It's been a strange fortnight. A flu-like illness confining me to bed, my time drained by finalising two books due out next year, and a panic attack brought on by the dawning that leaving a relatively well-paid career path for the liberation of freelancing comes coupled with financial insecurity. Will I get any work? Will I get any dosh? Will the family ever eat again, come 7 January? Sharon kicked me out of the house after my crisis of confidence, booting me down to Buckenham Marshesfor a nature cure.
Buckenham's highlight, as ever, was the roost of Rooks and Jackdaws. I have yet the take the images I crave, but even sub-optimal shots sometimes pay off.
A couple of days later, news of a photographic (nay, pornographic) Great Northern Diver scoffing crabs inches off Blakeney Quay had Robin Chittenden and I scuttling up there. Switching on my camera, I had a double-shock. Not one but both my batteries were flat. Schoolboy error, in duplicate. Fortunately that kind man Robin rode to my rescue, loaning me his spare. The day could continue. Perhaps the drained batteries were an omen, for the tide rose, peaked and started to abate - all without sign of the diver. In such circumstances, you make do with company (genial) and whatever birds flap past (in this case, a fair selection). I have a fondness for Eurasian Curlews, all the more so now that they are a globally threatened species. I never tired of seeing them - whether on saltmarsh, as here, or on breeding grounds.

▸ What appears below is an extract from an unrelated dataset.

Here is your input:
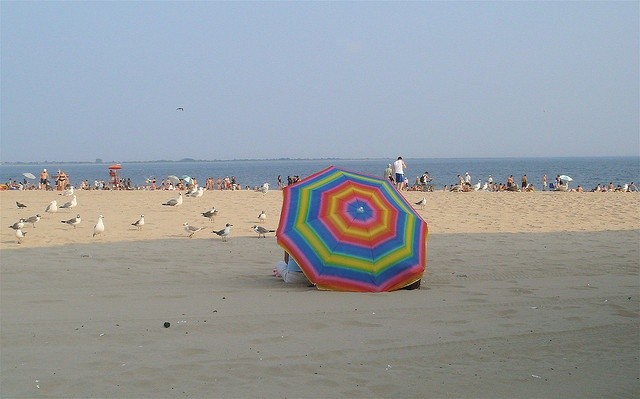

There were a few Stonechats around, but only one perched up for a rattle of the shutter.
It worked wonders. I didn't see anything particularly special, but Buckenham was full of life. Big flocks of Wigeon and Lapwing. A mixed flock of geese that included 70 White-fronted, 2 Taiga Bean and a score of feral Barnacle. Marsh Harriers passing through en route to their Strumpshaw roost. A Water Pipit, albeit distant. Two Chinese Water Deer, fanged and fearless. A male Peregrine, lounging on the pastures for much of the time, but also zipping overhead within whoosh-of-wings distance.
Red Kites are an increasingly regular sight in Norfolk, but I had not previously seen one on saltmarsh - rather odd, in all honesty. But that made it all the more enjoyable.
Five Red-breasted Mergansers and a male Goldeneye were the only birds that drifted in with the rising tide. One male merganser did an impressive flypast. Unfortunately, my settings (ISO400, f8, 1/400 sec) were designed for a swimming bird, rather than flying - so I failed to nail it.
Diver clearly absent (although it returned the following day; doh), Robin and I headed off to New Cut to have a look for the Red-necked Grebe. By the time we arrived, the good light had turned bad. Robin and I secreted ourselves 100m apart in the suaeda, and waited for the grebe to swim close enough to have a pop (pap?). Had the light been better, I'm sure I would have done better - but these were nevertheless my finest views of Red-necked Grebe for years (probably decades). Worth another trip, I suspect.
A ringtail Hen Harrier, perhaps two, cruised along the Point and the marsh south of it. One was buzzed by a young Peregrine: quite a spectacle.